Unlifting the veil – Interview with Finn Andrews from The Veils
By Caleb Rudd • Apr 17th, 2009 • Category: Interviews
The Veils’ recently released third album Sun Gangs displayed astounding depth, warmth and honesty across its ten tracks. Ranging from emotive ballads (“It Hits Deep”, “Sit Down By the Fire”) to epic Velvet Underground/Nick Cave art-rock (“Three Sisters”) and something in-between (“The Letter”) it provides further proof of the compelling voice of main man Finn Andrews. Chris Berkley from Static talks to the rather talented Veiled one about the new album, the band’s love for The Wire and possible antipodean tours.
It must be a great relief to have Sun Gangs out and about?
Yes indeed. It’s very strange. It happened a lot quicker this time. It’s very exciting.
It has felt like a few years in the making though. I remember the last time you were in here at the station you mentioned you’d been demoing in Oklahoma. So you have actually been working on these songs for a while right?
Yes it’s been long process really. The album before (2006′s Nux Vomica) took about eight months to a year to come out from the time we finished it. We finished this one in September so it’s been a little faster. It feels quick to me.
So the turnaround is better but the songs have gestated just as long?
Yeah it takes a while to get things together, to get things right.
This is the first time you’ve kept the same line up in The Veils from one album to the next. Did that help you formulate how the songs for Sun Gangs were going to go?
Definitely. It was the first time an album was written with a band in mind. I had ideas on how the band would treat the songs but when they were actually brought in they ended up in pretty different places. It saves a lot of time having to trawl through people, by sticking to the same ones.
You don’t want to have to a new band every album around otherwise it would take you years to get things done.
It slows things down really and gets you a band rep.
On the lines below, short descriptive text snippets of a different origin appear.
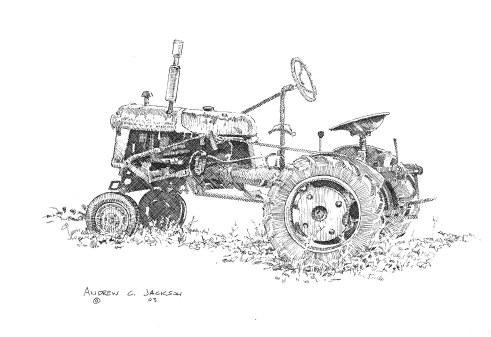 Small farm tractor
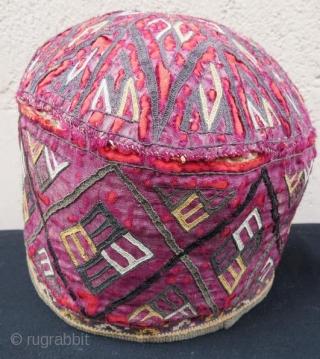 Antique Turkmen Yamut hat , 55 x 21 cm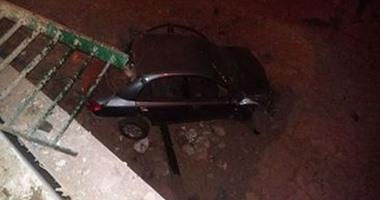 صورة إصابة مواطن بكسور فى حادث مرورى بنطاق محافظة المنيا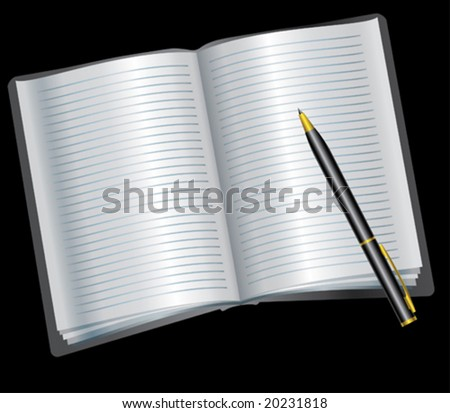 appointment book blank pages pen stock vector royalty free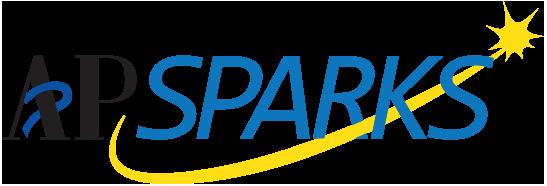 APSPARKS
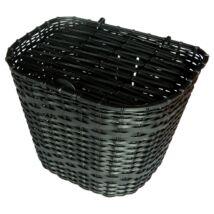 Első kosár, műanyag fedeles, fekete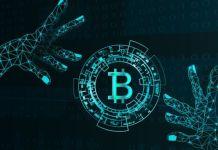 3 ejemplos donde se puede utilizar la tecnología Blockchain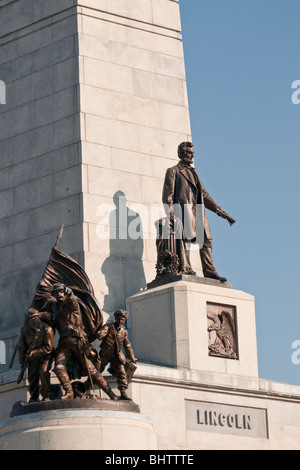 Heroic statues on Lincoln Tomb in Springfield, Illinois Stock Photo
Had you been playing some of the songs from Sun Gangs out as well to get them into shape?
Yeah we did about five months in America. We did about a year of touring, in Europe as well. As I was writing them we would constantly play them in encores and sessions and things to see what people thought and get some kind of bearing on what we up to. Hundreds of songs were thrown away. We spend most of the times chucking things in the bin. That seems to be the way it goes with us.
Is that because songs have to work live for you, they can’t be just a studio creation?
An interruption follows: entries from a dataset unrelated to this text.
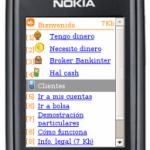 Sorteo de móviles Bankinter Móvil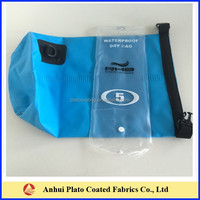 High Quality waterproof backpack made in pvc coated tarpaulin fabric
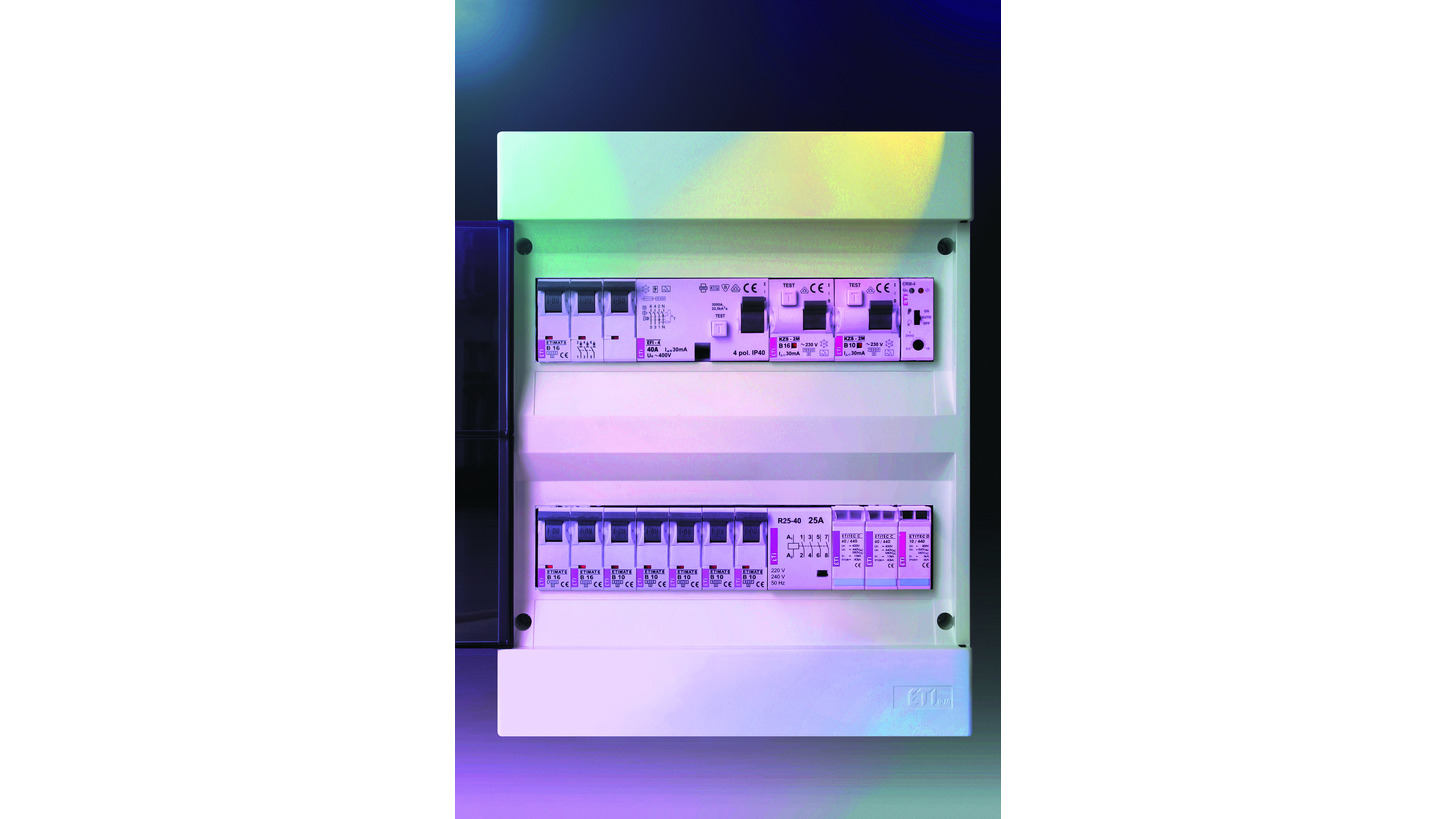 Logo Low-voltage switchgear, distributors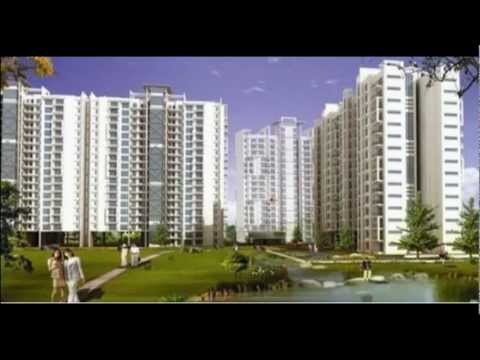 BPTP Park Generations- Buy Sell Resale Review Layout Price - 9999063322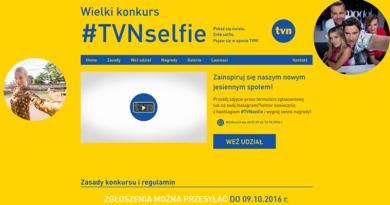 konkurs tvn selfie 2016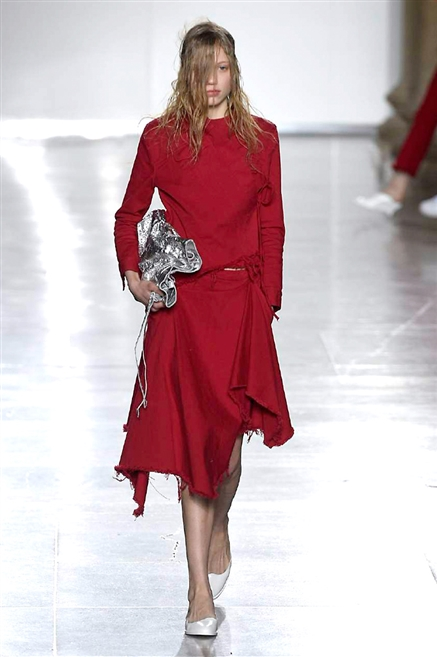 Marques' Almeida fall 2015-the-impression-02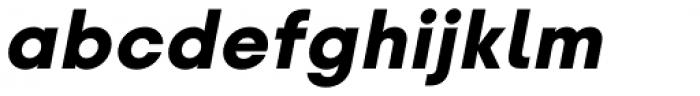Glence Black Italic Font LOWERCASE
Yeah, it keeps it more about now if you’re playing them live. If you’re just recording you could spend thirty years very comfortably just making one record. I think you’d just keep going and going if you didn’t have to prove it to anyone instantly. It helps the songs stand up a little more if they’ve got something to stand up for, other than just for yourself.
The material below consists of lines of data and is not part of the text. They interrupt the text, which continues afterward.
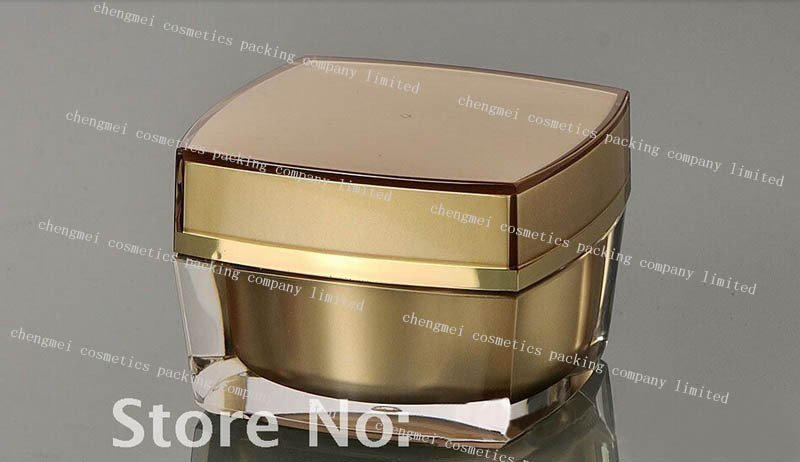30g gold acrylic square shape cream bottle,cosmetic container,cream jar,Cosmetic Jar,Cosmetic Packaging<br><br>Aliexpress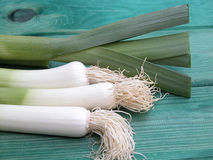 Leeks Stock Images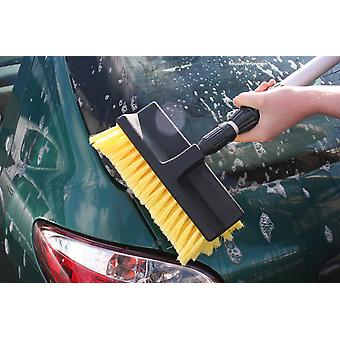 Deluxe Caravan Car Cleaning Telescopic Brush Broom & Water Fed Hose Fitting
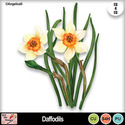 Daffodils_preview_small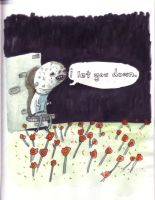 i let you down by PattKelley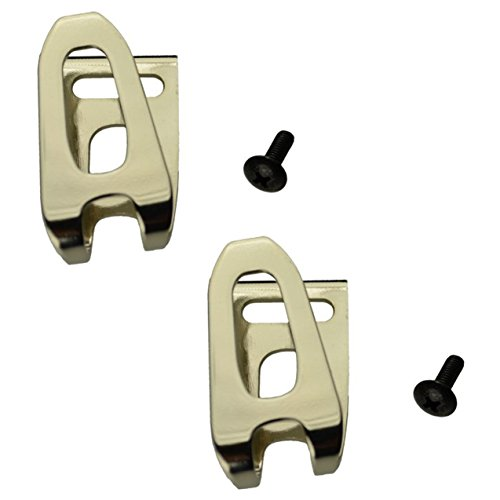 Makita 346449-3 and 251314-2 (2 Pack) Belt Hooks for Cordless Tools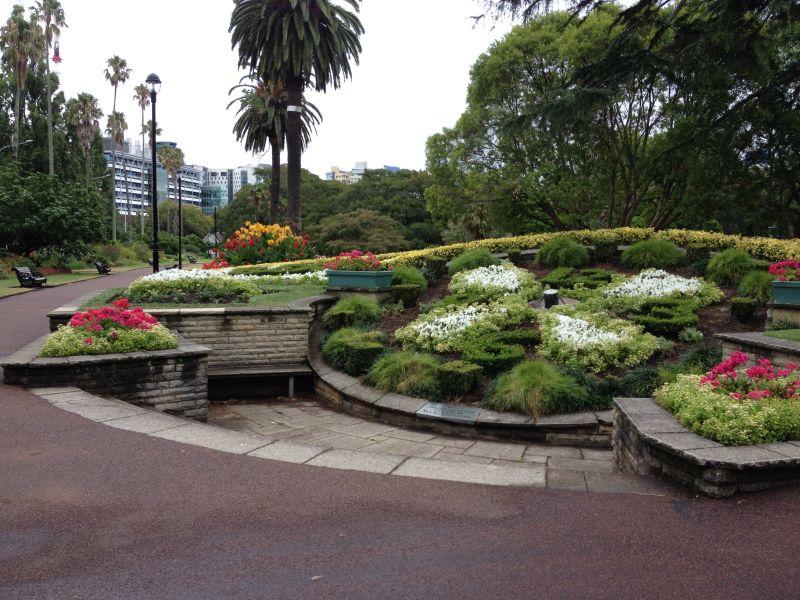 Neuseeland_2014_Tour_19_26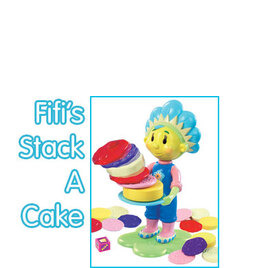 Fifi and the Flowertots Stack A Cake Game Reviews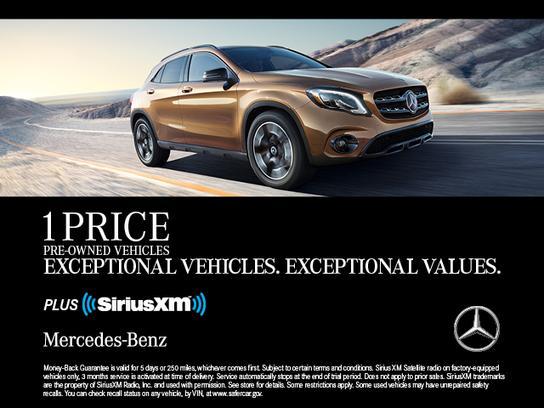 Mercedes Of Hunt Valley >> Mercedes Benz Of Hunt Valley Car Dealership In Cockeysville Md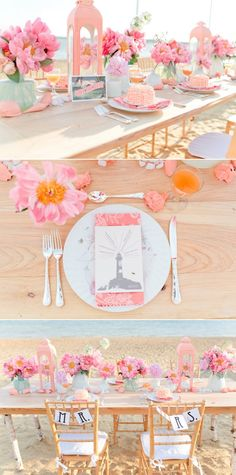 This color palette is so amazing, peach and pink wedding, beach wedding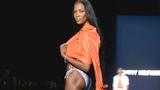 Naomi Campbell Tommy Hilfiger Spring 2005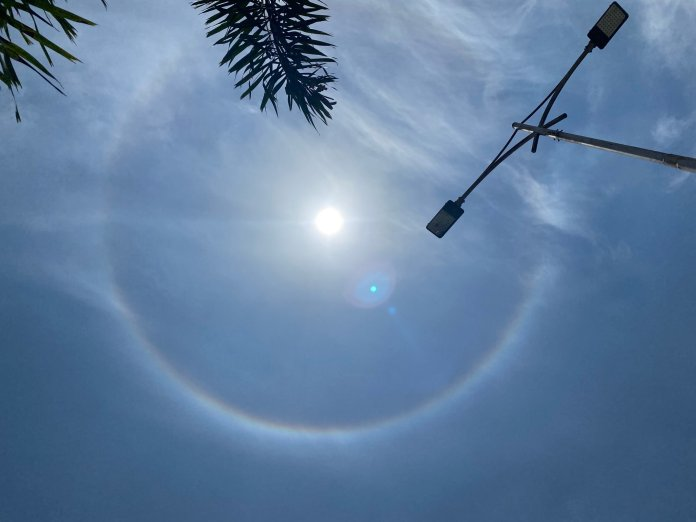 A 22-degree halo was observed in the Bengaluru sky on Monday afternoon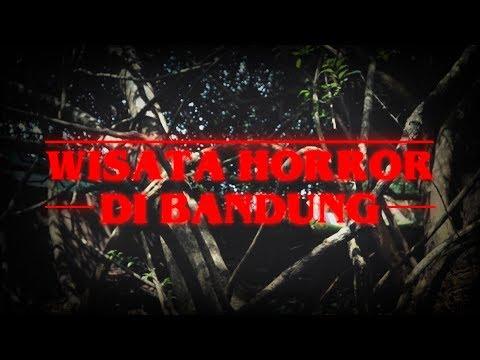 4 Lokasi Paling Horror Di Bandung - WISATA BANDUNG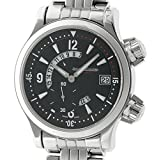 Jaeger-LeCoultre Master Compressor automatic-self-wind mens Watch 173.81.70 (Certified Pre-owned)
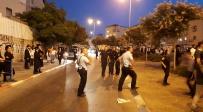 הפגנה בבית שמש; ארבעה מפגינים נעצרו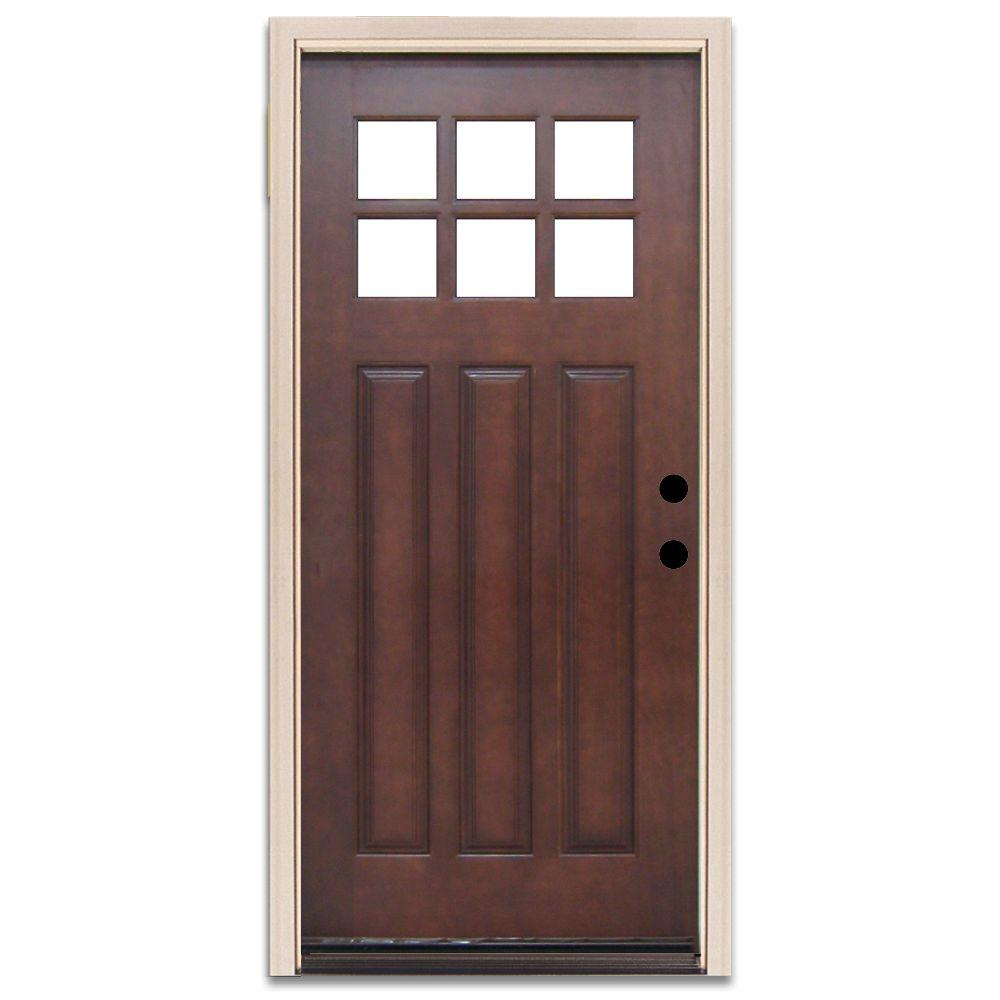 Steves & Sons Craftsman 6 Lite Stained Mahogany Wood Prehung Front Door-DISCONTINUED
For Sun Gangs you’ve worked with a producer named Graham Sutton who has done stuff with likes of Jarvis Cocker and British Sea Power but also himself is Bark Psychosis. What drew you guys to him? How did you find Graham Sutton?
I don’t know we kind of just fall into every decision; we don’t spend an awful lot of time mulling things over. We were touring and Graham was doing a few shows in London at the same time. We just got talking to him, we really just needed someone to come in and help finish it, it had been around for a while, and needed someone to put the end on things. He was just perfect for the moment really. You meet people and they seem right and say the things you feel like you’re lacking at that time. I think it changes, and I think it would be hard to work with the same producer all the time. Some records need something different to the one before. He just seemed to fit.
Are these producers one’s who would pat you on the back or do you need to be challenged in the studio to make a record?
We recorded it in about three weeks and we’ve never had as many fights in such a short time. It wasn’t an easy ride and I think that’s good. If someone isn’t challenging you there’s no point in having them in.